En su proemio, Cortés justificaba la necesidad de esas normas basándolas en la experiencia de que quienes han triunfado en la guerra lo han hecho en “buena ordenanza”, pero quienes no siguieron “la buena costumbre y orden que en la guerra se debe tener… sufrieron grandes infortunios, desgracias y muertes.” Además resaltaba que la circunstancia de enfrentarse a unos enemigos que son “la más belicosa y astuta gente en la guerra” con el añadido de que los nuestros son “tan pocos y tan apartados y destituidos de todo humano socorro” reforzaba la necesidad de “hacer las ordenanzas.”
Las Ordenanzas se comprenden en unos 5 folios, cuyos 19 artículos se inician con un extenso primero en el que Cortés expresa con claridad su intención y el motivo de la guerra, que no es otro que: “traer y reducir a los naturales al conocimiento de nuestra Santa Fe y creencias” así como para supeditarlos “al domino imperial y real de Su Sacra Majestad.”
Los artículos siguientes van dedicados a la prohibición de la blasfemia, de los juegos, de las reyertas entre españoles, de las burlas hacia otras Unidades propias, del alejamiento de los lugares de estacionamiento o aposento marcados (tanto por individuos como por Unidades) y a los castigos que se impondrían a los infractores.
Vienen luego otros artículos regulando la organización de las compañías (en “cuadrillas de 20 en 20 españoles, cada una con un cuadrillero o cabo de escuadra”), el modo de organizar las vigilancias, especialmente por la noche o la forma de reunir las compañías, con las sanciones que conllevaba su no cumplimiento. Destaca aquí, encuadrado en un apartado que hoy podríamos denominar “normas de mando y control” la estricta orden que se da a los capitanes de que no ataquen al enemigo “sin que previamente les sea por mí mandado”, cuyo incumplimiento era penado con la muerte.

**Instrucciones de trabajo**
Extrae literalmente del texto sobre las Ordenanzas de Cortés el fragmento comprendido entre "Vienen luego otros" y "con la muerte.", ambos incluidos.

**Datos proporcionados**
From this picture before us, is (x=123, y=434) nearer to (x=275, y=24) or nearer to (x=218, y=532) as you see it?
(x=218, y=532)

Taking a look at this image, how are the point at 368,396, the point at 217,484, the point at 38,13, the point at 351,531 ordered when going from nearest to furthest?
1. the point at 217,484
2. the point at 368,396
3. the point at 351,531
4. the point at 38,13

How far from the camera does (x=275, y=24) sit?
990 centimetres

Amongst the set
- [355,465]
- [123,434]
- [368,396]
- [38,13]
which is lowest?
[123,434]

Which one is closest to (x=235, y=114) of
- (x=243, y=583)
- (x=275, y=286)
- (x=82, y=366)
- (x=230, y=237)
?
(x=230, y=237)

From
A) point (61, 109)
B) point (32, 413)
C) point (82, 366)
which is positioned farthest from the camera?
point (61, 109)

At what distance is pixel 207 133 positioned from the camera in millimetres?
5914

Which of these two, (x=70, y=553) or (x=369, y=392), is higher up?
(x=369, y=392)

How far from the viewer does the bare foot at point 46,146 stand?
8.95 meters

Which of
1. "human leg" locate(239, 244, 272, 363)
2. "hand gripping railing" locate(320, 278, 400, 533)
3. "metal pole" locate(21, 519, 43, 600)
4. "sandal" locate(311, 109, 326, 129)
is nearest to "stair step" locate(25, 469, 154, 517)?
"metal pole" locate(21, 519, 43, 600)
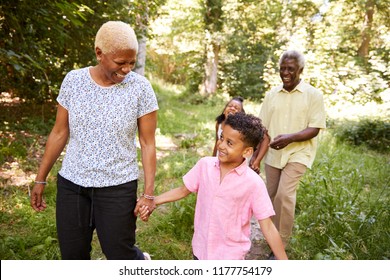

**Respuesta del ejercicio**
Vienen luego otros artículos regulando la organización de las compañías (en “cuadrillas de 20 en 20 españoles, cada una con un cuadrillero o cabo de escuadra”), el modo de organizar las vigilancias, especialmente por la noche o la forma de reunir las compañías, con las sanciones que conllevaba su no cumplimiento. Destaca aquí, encuadrado en un apartado que hoy podríamos denominar “normas de mando y control” la estricta orden que se da a los capitanes de que no ataquen al enemigo “sin que previamente les sea por mí mandado”, cuyo incumplimiento era penado con la muerte.